**** Records to use ****

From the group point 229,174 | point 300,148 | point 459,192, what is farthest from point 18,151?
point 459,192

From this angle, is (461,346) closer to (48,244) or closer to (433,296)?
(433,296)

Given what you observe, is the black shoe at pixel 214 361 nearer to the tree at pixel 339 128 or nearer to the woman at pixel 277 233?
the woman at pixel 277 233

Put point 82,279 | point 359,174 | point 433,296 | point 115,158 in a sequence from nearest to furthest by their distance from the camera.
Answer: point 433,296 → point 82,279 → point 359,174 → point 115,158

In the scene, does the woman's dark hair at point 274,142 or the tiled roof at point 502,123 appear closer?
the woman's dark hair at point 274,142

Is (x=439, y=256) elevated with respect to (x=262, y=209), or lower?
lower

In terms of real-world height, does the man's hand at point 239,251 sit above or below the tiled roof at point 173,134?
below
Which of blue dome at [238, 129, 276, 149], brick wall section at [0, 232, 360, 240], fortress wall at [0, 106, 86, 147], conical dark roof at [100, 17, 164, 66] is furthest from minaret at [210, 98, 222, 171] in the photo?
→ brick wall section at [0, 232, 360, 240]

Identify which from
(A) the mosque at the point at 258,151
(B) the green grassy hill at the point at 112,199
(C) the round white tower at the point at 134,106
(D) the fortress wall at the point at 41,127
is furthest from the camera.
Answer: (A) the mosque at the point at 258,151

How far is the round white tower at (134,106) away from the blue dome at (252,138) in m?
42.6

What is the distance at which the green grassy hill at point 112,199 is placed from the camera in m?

****

### Exercise description
Put every line of the data above into a numbered list, leaving out the blank lines.

### Final result
1. From the group point 229,174 | point 300,148 | point 459,192, what is farthest from point 18,151?
2. point 459,192
3. From this angle, is (461,346) closer to (48,244) or closer to (433,296)?
4. (433,296)
5. Given what you observe, is the black shoe at pixel 214 361 nearer to the tree at pixel 339 128 or nearer to the woman at pixel 277 233?
6. the woman at pixel 277 233
7. Put point 82,279 | point 359,174 | point 433,296 | point 115,158 in a sequence from nearest to furthest by their distance from the camera.
8. Answer: point 433,296 → point 82,279 → point 359,174 → point 115,158
9. In the scene, does the woman's dark hair at point 274,142 or the tiled roof at point 502,123 appear closer?
10. the woman's dark hair at point 274,142
11. Is (x=439, y=256) elevated with respect to (x=262, y=209), or lower?
12. lower
13. In terms of real-world height, does the man's hand at point 239,251 sit above or below the tiled roof at point 173,134?
14. below
15. Which of blue dome at [238, 129, 276, 149], brick wall section at [0, 232, 360, 240], fortress wall at [0, 106, 86, 147], conical dark roof at [100, 17, 164, 66] is furthest from minaret at [210, 98, 222, 171] in the photo?
16. → brick wall section at [0, 232, 360, 240]
17. Identify which from
18. (A) the mosque at the point at 258,151
19. (B) the green grassy hill at the point at 112,199
20. (C) the round white tower at the point at 134,106
21. (D) the fortress wall at the point at 41,127
22. is furthest from the camera.
23. Answer: (A) the mosque at the point at 258,151
24. How far is the round white tower at (134,106) away from the blue dome at (252,138) in m?
25. 42.6
26. What is the distance at which the green grassy hill at point 112,199 is placed from the camera in m?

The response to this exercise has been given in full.